Bourne To Be Wild!.

Suggested titles also include: Bourne To Raise Hell, Bourne Under A Bad Sign, Bourne To Ride, and Jason Of A Gun.

Due to the trauma of high expectations compounded by minimal and irritating payoff, I've successfully blocked out the majority of what happened in the final two films of the Matrix series. Nevertheless, there are things one has difficulty forgetting completely. Like the laborious, over-the-top car chases, Neo confronting the creator of the matrix (The Man In White), and Neo ultimately dying Jesus-like for the sins and freedom of all mankind. And, of course, the fact that they were both at least 30 minutes too long.

The Bourne movies succeed in that they both clock in at around 100 minutes, Jason Bourne survives the 10-story fall into the East River, and his meeting with his own creator wasn't nearly as hackneyed and trite.

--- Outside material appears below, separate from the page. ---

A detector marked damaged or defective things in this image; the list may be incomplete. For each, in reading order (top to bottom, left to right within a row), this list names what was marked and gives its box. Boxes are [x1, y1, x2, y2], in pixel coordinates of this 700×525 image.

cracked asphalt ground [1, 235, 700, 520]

Of course, these movies are like comparing apples and roast beef; one is steeped in Sci-Fi and aspects of philosophy that try to sound deeper than they really are, while the other is strictly North American Action/Adventure set in various worldly locales and deals more with real-world morality of government, corruption, and unnecessary murder for covert gains. Both sets of films deal with identity - the paradox of being seemingly sentient while ultimately controlled by forces bigger than we could possibly understand - but they obviously go about this in different ways.

See, I was ultimately disappointed in The Matrix series more than the Bourne movies because the concept of The Matrix had so many more possibilities; this series really could've been more than the most technically and visually ambitious set of films in my lifetime. After the promise of the first, how could you not help but set up the next two as potentially being the greatest films of all time? But, that's the thing with hype buildup: you're ultimately bound to fail because you're dealing with limited power of imagination. And while the creators tried coming up with something we'd never seen before, in the end we had to admit that the idea itself wasn't nearly as good when abstract and unfinished concepts were made clear and resolved.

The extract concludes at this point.